Driver Profiles
Gerald Edward Fischer Edmonton, Alberta / December 5, 1991 Residents of the middle-class Lymburn area of west-end Edmonton were concerned on the morning of December 5, 1991 when they noticed Yellow Cab 389 parked in a little-used alley near 76th Avenue and 181st Street. Its interior was obscured by an icy fog on the windows. Calls to Yellow cab led company safety supervisor George Shea to investigate. Inside the cab he found driver Gerald Fischer, dead from multiple gunshots to the head.
The murder, committed with a small caliber gun, is believed to have occurred in the pre-dawn at about 7:30 a.m.
Mr. Fischer, 48, who did woodworking and carpentry out of his home, had previously driven a taxi part-time and had joined Yellow Cab full-time just two weeks before the murder. He was survived by his three adult daughters.
His daughter, Colleen Abraham, called for bullet-proof shields and emergency alarms to be installed in all taxicabs.
Yellow Cab vice-president Bob Findlay said that installation of shields was up to drivers who own the vehicles and that generally they don't want shields. Driver Guriender Gill, however, said drivers did want shields and that it was the companies who said that drivers didn't want them.
Findlay said that the company was planning an alarm system to be part of a new dispatch system scheduled for July 1992. Laat Bhinder, whose best friend Manjit Singh Dhaliwal was slain in a taxi three years earlier, said that the company promised the same alarm system at that time but never carried through.
A 23-year-old man was arrested in Calgary on December 10th after a Canada wide warrant had been issued. The suspect, a convict who a few days before the killing had been released on day-parole, was charged with first-degree murder. He later pleaded guilty to second-degree murder.
The killer had 12 previous convictions, including 10 for armed robbery. He had stabbed a man, escaped from jail once, had a long juvenile record, and had only lasted 24 hours on his previous day parole.
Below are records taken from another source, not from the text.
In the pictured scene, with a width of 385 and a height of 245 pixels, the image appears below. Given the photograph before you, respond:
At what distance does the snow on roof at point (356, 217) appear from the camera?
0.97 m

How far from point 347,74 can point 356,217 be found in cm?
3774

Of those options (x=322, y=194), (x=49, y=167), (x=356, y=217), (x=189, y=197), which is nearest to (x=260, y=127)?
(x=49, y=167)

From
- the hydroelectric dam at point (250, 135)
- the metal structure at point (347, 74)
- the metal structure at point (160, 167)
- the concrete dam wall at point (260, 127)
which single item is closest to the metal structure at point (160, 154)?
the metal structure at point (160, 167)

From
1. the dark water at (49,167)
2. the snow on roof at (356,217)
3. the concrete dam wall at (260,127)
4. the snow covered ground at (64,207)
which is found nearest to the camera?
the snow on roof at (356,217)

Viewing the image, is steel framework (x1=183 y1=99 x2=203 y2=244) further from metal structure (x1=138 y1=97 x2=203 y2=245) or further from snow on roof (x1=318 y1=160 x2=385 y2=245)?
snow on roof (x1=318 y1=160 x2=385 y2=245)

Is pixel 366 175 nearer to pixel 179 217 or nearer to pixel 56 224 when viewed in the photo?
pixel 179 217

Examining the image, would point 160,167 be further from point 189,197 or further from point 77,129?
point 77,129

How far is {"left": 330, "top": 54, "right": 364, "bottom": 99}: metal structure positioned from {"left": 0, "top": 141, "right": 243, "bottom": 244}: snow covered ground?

Despite a glowing recommendation for parole by a prison psychologist, the killer was described by another psychologist as a "bright psychopath" with a serious drug problem and little likelihood that he would ever respond to treatment.
[Next column] Gerald Fischer's grave in Westlawn Memorial Gardens, Edmonton. Photo added by Darrel. (Source: Find a Grave.)
The murder of Gerald Fischer sparked a year-long furor over the release on parole of dangerous criminals. The Correctional Service of Canada psychologist who had recommended that Mr. Fischer's killer's be released on parole was later fired for incompetence. His highly-publicized appeal of the firing, initially successful but ultimately dismissed in the courts, focused attention on five disastrous releases that resulted in seven homicides in Alberta.
MPs called for the dismissal of Ghislain Bellavance, a senior member of the National Parole Board. Controversy centered on the lack of accountability of Board members, who are appointed by the Federal Cabinet. Fallout from the ensuing scrutiny included the 1995 resignation of National Parole Board chairman Michel Dagenais, and the award of $1.5 million in 1997 to the children of a man and woman who were slain by a parolee.
In 1993, after his return to prison, the killer was charged (and ultimately acquitted) of first-degree murder in the killing of a fellow inmate. In 1995 he sued prison officials for $255,000 claiming cruel and degrading punishment following a strike by prisoners.